This workflow aims to develop a process for ingesting new data into the OpenCitations Index, following the section of the OCDM dedicated to citation modelling; graphically represented in Fig. 1. The OCDM has been implemented via an OWL ontology, i.e. the OpenCitations Ontology (OCO, https://w3id.org/oc/ontology), that reuses several concepts defined in the Citation Typing Ontology (CiTO, http://purl.org/spar/cito) (Peroni & Shotton, 2012), part of the SPAR Ontologies (http://www.sparontologies.net) (Peroni & Shotton, 2018b). In particular, the class cito:Citation is used to define a permanent conceptual directional link from the citing bibliographic entity to a cited bibliographic entity (i.e. a citation link: Entity_A cites Entity_B).

Fig. 1

The section of the OCDM that is dedicated to the description of citations. It details citations as first-class data entities accompanied by metadata, including the citing and cited entity, the citation creation date, the citation timespan, and self-citation information

The class cito:Citation enables a machine-readable specification for each citation, representing it as a first-class data entity with its own specified metadata, which includes:

• the citing entity, represented via the property cito:hasCitingEntity), that is the bibliographic resource which acts as the source for the citation (i.e. Entity_A in the citation link Entity_A cites Entity_B);

• the cited entity (property cito:hasCitedEntity), i.e. the bibliographic resource target of the citation (i.e. Entity_B in the citation link Entity_A cites Entity_B);

• the citation creation date (property cito:hasCitationCreationDate), that is the date on which the citation was created, correspondent to the publication date of Entity_A;

• the citation timespan (property cito:hasCitationTimespan), i.e. the interval between Entity_A’s publication date and Entity_B’s publication date, represented using the XML Schema datatype for time duration (https://www.w3.org/TR/xmlschema-2/#duration).

• the type of the citation, represented via two subclasses of cito:Citation, i.e. cito:AuthorSelfCitation and cito:JournalSelfCitation, that permits characterising when Entity_A and Entity_B have at least one author in common and when are published in the same journal, respectively.

The ingestion workflow

The ingestion workflow we developed aims to transform the data initially provided from the original source into to citation data formed following the data representation discussed in the previous section. The workflow is graphically represented in Fig. 2. Is based on three steps carried out sequentially:

1. 1.

   Source Preprocess, which extracts data from the original data source and produces tables in comma-separated value (CSV) format that will be used as input of the next steps;

2. 2.

   Meta Process, which manages the metadata of the bibliographic resources involved in the citations;

3. 3.

   Index Process, which generates the new citation data that will be included in the OpenCitations Index.

Fig. 2

The ingestion workflow of the OpenCitations Index; first, data provided by a specific source is processed to extract citations and metadata ("Source Preprocess"). This processed data is then fed into two sequential processes: the "META process" and the "INDEX process". The workflow leads to the dump production and online update of the OpenCitations Index dataset(triplestore)

**YOUR TASKS**
(1) Copy the OpenCitations Index passage word for word, starting with "Source Preprocess, which" and going on through "the OpenCitations Index.".
(2) In the OpenCitations Index passage, which property records the date on which a citation was created?
(3) Write the next part of the OpenCitations Index passage, picking up after its final sentence.

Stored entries
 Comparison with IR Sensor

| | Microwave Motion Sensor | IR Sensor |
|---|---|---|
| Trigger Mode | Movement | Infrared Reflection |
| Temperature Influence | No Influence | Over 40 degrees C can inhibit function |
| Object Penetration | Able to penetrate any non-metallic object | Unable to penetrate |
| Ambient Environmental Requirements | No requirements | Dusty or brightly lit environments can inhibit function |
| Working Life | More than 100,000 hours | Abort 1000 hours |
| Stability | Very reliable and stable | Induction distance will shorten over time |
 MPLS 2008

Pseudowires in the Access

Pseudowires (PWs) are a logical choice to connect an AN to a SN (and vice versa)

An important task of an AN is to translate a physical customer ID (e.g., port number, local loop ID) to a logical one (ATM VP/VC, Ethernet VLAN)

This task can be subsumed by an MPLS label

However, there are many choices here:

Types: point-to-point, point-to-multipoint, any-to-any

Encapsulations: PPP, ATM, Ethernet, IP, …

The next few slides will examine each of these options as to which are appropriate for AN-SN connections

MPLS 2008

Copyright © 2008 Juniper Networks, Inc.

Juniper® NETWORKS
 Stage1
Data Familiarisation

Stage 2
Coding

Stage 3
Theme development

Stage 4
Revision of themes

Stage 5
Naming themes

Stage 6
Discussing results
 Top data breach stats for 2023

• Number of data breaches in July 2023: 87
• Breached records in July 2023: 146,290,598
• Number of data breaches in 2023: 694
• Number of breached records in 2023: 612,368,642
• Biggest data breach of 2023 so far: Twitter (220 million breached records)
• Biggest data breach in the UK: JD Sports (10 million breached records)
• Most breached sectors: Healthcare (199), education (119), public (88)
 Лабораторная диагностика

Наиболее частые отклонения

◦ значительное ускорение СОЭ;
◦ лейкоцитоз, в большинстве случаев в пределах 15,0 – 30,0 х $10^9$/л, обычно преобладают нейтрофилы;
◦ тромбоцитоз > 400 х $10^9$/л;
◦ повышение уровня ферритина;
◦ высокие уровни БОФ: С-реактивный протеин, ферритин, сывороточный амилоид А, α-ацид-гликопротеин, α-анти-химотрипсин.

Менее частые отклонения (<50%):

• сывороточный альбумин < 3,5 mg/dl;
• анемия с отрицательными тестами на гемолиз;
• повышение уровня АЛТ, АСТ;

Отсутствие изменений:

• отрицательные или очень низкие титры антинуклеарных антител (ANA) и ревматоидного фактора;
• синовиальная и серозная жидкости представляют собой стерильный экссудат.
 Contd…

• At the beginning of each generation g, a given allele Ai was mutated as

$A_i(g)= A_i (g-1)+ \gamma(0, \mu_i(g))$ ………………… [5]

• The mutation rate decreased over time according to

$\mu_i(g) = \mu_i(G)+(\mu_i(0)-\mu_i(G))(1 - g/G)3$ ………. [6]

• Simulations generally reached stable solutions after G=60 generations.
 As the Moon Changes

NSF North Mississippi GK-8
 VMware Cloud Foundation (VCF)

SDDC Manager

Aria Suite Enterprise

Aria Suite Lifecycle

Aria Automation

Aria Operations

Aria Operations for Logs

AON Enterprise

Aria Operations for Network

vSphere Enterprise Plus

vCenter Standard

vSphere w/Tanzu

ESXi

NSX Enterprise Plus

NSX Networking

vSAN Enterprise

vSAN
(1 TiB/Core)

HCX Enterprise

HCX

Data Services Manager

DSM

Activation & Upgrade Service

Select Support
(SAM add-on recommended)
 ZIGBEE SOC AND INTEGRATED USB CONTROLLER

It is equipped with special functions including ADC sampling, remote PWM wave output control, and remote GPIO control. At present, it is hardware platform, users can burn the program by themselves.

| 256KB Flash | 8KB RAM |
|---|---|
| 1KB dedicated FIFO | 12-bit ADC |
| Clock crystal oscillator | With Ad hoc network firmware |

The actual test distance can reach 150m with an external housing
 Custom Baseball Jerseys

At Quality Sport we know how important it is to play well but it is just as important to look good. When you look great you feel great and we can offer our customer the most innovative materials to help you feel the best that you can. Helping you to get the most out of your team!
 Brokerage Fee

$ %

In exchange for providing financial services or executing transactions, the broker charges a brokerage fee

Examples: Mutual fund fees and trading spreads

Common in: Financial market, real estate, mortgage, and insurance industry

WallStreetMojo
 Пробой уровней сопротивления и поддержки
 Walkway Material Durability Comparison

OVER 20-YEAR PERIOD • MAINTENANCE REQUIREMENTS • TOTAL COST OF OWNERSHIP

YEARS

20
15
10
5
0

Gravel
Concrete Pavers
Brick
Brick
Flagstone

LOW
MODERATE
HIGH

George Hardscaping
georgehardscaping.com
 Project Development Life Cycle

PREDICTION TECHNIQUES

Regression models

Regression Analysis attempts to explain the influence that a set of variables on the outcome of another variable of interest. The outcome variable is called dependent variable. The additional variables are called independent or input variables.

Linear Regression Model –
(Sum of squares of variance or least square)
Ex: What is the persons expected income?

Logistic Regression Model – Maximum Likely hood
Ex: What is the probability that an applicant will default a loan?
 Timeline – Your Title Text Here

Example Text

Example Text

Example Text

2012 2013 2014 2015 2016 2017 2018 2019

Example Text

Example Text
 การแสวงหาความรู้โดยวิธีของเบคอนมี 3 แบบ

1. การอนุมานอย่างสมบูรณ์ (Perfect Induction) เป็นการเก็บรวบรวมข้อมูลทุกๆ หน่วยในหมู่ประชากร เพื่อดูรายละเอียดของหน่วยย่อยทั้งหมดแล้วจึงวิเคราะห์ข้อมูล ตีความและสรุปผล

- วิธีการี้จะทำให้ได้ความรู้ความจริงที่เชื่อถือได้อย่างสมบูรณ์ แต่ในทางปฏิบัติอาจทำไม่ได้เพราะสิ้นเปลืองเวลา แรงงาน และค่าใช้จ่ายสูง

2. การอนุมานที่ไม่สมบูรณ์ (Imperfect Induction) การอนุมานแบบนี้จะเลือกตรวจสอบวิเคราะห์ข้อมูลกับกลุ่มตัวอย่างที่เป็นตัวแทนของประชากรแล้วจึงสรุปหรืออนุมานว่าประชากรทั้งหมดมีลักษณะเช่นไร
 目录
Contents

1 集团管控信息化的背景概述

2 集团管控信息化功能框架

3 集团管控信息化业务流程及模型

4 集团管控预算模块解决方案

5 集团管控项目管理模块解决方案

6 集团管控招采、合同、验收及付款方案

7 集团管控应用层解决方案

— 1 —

**ANSWERS FOR THE EXERCISE**
(1)
Source Preprocess, which extracts data from the original data source and produces tables in comma-separated value (CSV) format that will be used as input of the next steps;

2. 2.

   Meta Process, which manages the metadata of the bibliographic resources involved in the citations;

3. 3.

   Index Process, which generates the new citation data that will be included in the OpenCitations Index.

(2) cito:hasCitationCreationDate

(3)
The software implementing the workflow has been published with an open-source license on GitHub (https://github.com/opencitations) to foster the reproducibility of the ingestion. The following subsections detail each step by providing also a reference to the specific software component addressing the step.

The remainder of this section first addresses the preliminary step, followed by detailed explanations of the subsequent two macro processes in three separate sections. To foster the reuse of the workflow, all the software is open, reusable, and accessible via Github at: https://github.com/opencitations.

Source preprocess

This step is handled by the OpenCitations Data Sources Converter software (Massari et al., 2024). Here the aim is to provide a metadata crosswalk from the original source data model to the OCDM, validating identifiers and generating tabular information of bibliographic metadata and citation data to serve as input for the following two steps (i.e. META/INDEX process).

The intrinsic complexity arising from the sources’ diverse information content and organisational structures and the potential handling of novel identifiers, underscores the imperative for developing and using extensible software to fulfil possible future requirements and data from other sources. The current version of the software includes several plugins to manage the five sources introduced in Sect. “Authoritative citation data sources”.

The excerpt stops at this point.